Die Eurokrise
Brutale Klarstellungen über Geld, Kredit und den Nutzen der Armut für Kapital und Staat
„Krise!“ – seit einem halben Jahrzehnt ist das der über alle politischen und theoretischen Lager hinweg geteilte Befund über den Zustand der europäischen Ökonomie. Das hat als Krise des Banken– und Finanzsektors angefangen und ist dann „auf die Realwirtschaft übergeschwappt“. Seit geraumer Zeit hat sich das zu einer Krise des Euro ausgewachsen, die es für die einen fraglich macht, ob diese Währung überhaupt die nächsten Jahre überstehen wird, und die darum andere zu immer neuen Rettungsmaßnahmen anstachelt.
„Krise!“ – das ist darum auch die auf Unwidersprechlichkeit dringende Rechtfertigung für alle Härten, die europäische Regierungen ihren Völkern und die führenden europäischen Mächte wie Deutschland ihren schwächeren ‚Partnern‘ wie Griechenland, Spanien, Portugal … zumuten, um die Krise zu bewältigen. Sie verweisen darauf, dass von einem funktionierenden, ‚harten‘ Euro alles staatliche und ökonomische, individuelle und gesellschaftliche Leben und Treiben in Europa, also auch aller Lebensunterhalt der Menschen abhängt. Und sie verlangen mit diesem Verweis die Einsicht, dass in ihrer Brutalität gar nicht beschönigte Einschnitte in eben diesen Lebensunterhalt der europäischen Massen alternativlos sind. Damit der Euro wieder fraglos solide wird und nachher alles so funktionieren kann wie vor der Krise.
Nur:
Lohnt es sich nicht, einen Blick darauf zu werfen, welchen Inhalt die viel beschworene Abhängigkeit aller von einem soliden Euro eigentlich genau hat? Schließlich hat ja auch vor der Krise für die meisten Europäer ihr Verhältnis zum Euro darin bestanden, für seinen Erwerb in der Regel hart, lang und in fremden Diensten zu arbeiten und bei seinem Gebrauch möglichst sparsam zu sein. Daran haben sie es vor der Krise ja nicht fehlen lassen – aus der schäbigen Rolle, die der Euro für sie zwischen Arbeiten und Sich-Einteilen spielt, kann die Krise des europäischen Geldes dann ja wohl auch kaum kommen. Also kann der Zweck des Euro auch nicht darin bestehen, solides Einkaufsmittel und Sparschwein für diejenigen zu sein, die ihn sich mit ihrer Arbeit verdienen müssen.

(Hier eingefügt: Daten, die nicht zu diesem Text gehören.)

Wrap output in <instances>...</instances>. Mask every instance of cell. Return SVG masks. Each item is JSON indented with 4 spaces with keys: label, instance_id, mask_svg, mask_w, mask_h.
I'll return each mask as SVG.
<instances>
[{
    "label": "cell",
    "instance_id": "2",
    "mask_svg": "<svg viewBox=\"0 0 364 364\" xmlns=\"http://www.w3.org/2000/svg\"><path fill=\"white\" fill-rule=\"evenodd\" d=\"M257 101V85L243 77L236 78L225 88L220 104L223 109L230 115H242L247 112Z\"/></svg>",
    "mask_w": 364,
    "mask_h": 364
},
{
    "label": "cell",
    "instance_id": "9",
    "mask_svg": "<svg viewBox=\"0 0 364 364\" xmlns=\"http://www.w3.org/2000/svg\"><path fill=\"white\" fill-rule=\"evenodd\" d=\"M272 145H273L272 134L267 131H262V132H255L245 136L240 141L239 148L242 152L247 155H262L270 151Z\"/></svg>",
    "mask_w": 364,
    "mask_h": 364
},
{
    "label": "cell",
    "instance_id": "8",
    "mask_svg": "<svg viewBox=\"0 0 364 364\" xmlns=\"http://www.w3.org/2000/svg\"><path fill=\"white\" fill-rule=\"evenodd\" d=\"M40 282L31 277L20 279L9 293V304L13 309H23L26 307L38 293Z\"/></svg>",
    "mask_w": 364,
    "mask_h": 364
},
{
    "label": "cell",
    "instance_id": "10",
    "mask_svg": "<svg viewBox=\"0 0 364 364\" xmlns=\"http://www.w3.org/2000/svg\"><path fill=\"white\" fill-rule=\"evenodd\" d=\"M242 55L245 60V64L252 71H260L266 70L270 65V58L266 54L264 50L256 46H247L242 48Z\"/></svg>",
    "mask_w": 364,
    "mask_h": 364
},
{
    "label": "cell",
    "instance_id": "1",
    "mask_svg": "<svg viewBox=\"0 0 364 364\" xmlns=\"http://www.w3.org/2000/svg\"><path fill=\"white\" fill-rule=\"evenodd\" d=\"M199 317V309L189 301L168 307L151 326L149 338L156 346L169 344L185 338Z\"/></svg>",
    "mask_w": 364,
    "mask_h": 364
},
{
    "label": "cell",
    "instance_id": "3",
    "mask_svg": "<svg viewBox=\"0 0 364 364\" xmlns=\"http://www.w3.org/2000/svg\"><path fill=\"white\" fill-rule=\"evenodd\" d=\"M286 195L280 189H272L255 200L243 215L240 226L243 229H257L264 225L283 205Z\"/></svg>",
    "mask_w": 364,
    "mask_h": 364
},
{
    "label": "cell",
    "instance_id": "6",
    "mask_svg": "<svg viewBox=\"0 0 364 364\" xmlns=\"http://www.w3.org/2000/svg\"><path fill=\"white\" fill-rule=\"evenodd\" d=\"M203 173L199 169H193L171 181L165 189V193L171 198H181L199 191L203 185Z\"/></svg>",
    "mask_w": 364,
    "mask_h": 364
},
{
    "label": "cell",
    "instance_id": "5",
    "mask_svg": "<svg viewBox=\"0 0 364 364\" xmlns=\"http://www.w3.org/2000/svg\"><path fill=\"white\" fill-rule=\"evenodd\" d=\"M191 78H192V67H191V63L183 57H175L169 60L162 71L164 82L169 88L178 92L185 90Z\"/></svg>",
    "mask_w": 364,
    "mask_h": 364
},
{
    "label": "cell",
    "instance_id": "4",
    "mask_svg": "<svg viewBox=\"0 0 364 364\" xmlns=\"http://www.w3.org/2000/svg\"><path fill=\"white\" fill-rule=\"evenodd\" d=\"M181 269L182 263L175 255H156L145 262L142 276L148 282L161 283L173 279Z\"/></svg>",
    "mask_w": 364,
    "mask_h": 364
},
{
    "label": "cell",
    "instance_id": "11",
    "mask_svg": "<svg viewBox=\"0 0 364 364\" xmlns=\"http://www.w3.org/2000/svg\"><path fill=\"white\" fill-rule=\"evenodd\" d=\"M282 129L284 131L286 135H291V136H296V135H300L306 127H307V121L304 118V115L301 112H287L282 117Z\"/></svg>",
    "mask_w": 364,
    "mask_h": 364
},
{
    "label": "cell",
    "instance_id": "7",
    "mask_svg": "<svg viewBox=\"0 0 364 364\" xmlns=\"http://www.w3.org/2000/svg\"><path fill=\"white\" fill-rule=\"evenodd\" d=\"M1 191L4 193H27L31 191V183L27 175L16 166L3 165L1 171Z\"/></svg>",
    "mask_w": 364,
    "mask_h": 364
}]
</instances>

Sollen z.B. deutsche Arbeitnehmer, Arbeitslose, Rentner der politischen Führung Deutschlands glauben, dass die zwar ihre staatliche Krisenbewältigung auf Kosten des Lebensunterhalts des hochverehrten Volkes, aber letztlich doch bloß zu dessen Wohl führt? Und ihr darum gutes Gelingen dabei wünschen, die deutsche Macht gegen die europäischen ‚Partner‘ in Anschlag zu bringen, um sich durch deren Sanierung auf Kosten von deren Völkern in der Krise schadlos, nämlich die überlegene Qualität deutscher Staatsschulden aufrecht zu halten?
Soll man sich als deutscher Arbeiter, Arbeitsloser, Sparer, Rentner … die Streitereien zwischen europäischen Staaten und ihren nationalen und supranationalen Finanzinstitutionen über Schuldige an der Krise und das beste Rezept für die Rettung des Euros allen Ernstes in einen Gegensatz zwischen dem eigenen Lebensunterhalt und dem der ‚kleinen Leute‘ in Griechenland übersetzen? Mit dem einzigen schäbigen Ertrag, dass man als willige Arbeitskraft deutscher Unternehmer und braver Betroffener deutscher Verarmungs– Politik aus voller Brust auf ‚die Griechen‘ und andere unverdiente Nutznießer des großartigen Euro-Projekts hetzen darf?